The Trustees already owns four smaller parcels at Moraine Farm, which were donated by the Batchelder Trust. The acquisition of these 66 acres—which includes scenic Wenham Lake frontage, an estate house designed by Peabody & Stearns, gardens, sweeping views, and lush Olmsted landscape—means portions of the property that have effectively been a private enclave will now be open to the public. Also, with a national celebration of the 200th anniversary of Olmsted’s birth taking place this year, it’s the perfect time for The Trustees to add Moraine Farm to its portfolio of 123 special places across the Commonwealth.

The property will not be officially open to the public until later this year, but The Trustees plans to create a greater connection between the community and this historic landscape. Walking trails on Moraine Farm link to the existing network of trails at the City of Beverly’s J.C. Phillips Nature Preserve, located directly north of Moraine Farm. Also, when combined with the recently revitalized public gardens at the Trustees’ Long Hill property in Beverly’s Centerville neighborhood, Beverly will be home to two distinctive cultural landscapes protected and programmed by the Trustees.

The original 275-acre parcel comprising Moraine Farm was purchased by John C. Phillips in 1879, at which point Phillips commissioned Olmsted to design his country estate. The farm takes its name from a low ridge of glacial debris called a moraine, which Olmsted used to provide an elevated vantage point for the paths and carriage drives that loop through 75 acres of coniferous forest to an overlook on the edge of the farm, which is still in use today.
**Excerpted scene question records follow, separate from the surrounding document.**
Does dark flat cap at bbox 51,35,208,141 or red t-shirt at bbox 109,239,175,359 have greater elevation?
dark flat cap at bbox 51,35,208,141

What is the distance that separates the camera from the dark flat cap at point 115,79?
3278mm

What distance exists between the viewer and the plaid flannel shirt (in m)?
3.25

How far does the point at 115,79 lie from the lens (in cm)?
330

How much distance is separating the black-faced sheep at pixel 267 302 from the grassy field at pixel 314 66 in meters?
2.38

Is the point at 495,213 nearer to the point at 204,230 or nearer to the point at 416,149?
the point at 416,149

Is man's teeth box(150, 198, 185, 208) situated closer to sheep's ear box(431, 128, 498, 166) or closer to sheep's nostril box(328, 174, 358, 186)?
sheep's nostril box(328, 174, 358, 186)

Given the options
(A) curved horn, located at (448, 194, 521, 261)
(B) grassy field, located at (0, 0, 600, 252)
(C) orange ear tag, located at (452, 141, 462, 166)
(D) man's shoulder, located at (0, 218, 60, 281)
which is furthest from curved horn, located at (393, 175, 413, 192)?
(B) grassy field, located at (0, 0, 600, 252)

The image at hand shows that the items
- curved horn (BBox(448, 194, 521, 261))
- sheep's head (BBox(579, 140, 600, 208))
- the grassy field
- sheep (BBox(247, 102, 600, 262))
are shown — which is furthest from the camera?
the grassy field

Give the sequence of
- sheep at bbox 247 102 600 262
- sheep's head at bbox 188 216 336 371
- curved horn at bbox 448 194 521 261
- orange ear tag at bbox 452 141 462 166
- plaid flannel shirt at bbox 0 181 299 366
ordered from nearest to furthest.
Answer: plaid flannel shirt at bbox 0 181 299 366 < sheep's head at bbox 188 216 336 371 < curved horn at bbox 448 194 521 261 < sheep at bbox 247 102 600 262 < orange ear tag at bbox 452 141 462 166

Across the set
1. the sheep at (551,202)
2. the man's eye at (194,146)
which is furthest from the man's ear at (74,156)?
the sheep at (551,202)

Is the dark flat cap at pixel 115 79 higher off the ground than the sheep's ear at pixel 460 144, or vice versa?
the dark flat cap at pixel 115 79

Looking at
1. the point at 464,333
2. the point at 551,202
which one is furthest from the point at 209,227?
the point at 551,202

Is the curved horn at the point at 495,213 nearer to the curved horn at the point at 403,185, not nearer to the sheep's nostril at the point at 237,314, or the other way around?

After Phillips and his wife passed away, 175 acres of the land was bought by George and Katherine Batchelder and passed it down to George III and Mimi Batchelder, who rejuvenated the farm and property after George and Katherine’s deaths in 1979.

The Batchelder family donated a perpetual conservation and historic preservation restriction on the land to The Trustees and the Essex County Greenbelt Association in 1991. The parcel The Trustees just acquired was sold to Project Adventure eight years later.

Project Adventure will continue to operate at Moraine Farm by agreement with The Trustees. Other entities with operations at Moraine Farm include the Waldorf School at Moraine Farm, and New Entry Sustainable Food Project, a program of Tufts University, which operates on land leased from the Trustees.

More about The Trustees
Founded by landscape architect Charles Eliot in 1891, The Trustees has, for more than 130 years, been a catalyst for important ideas, endeavors, and progress in Massachusetts. As a steward of distinctive and dynamic places of both historic and cultural value, The Trustees is the nation’s first preservation and conservation organization, and its landscapes and landmarks continue to inspire discussion, innovation, and action today as they did in the past. We are a nonprofit, supported by members, friends and donors and our 123 sites are destinations for residents, members, and visitors alike, welcoming millions of guests annually.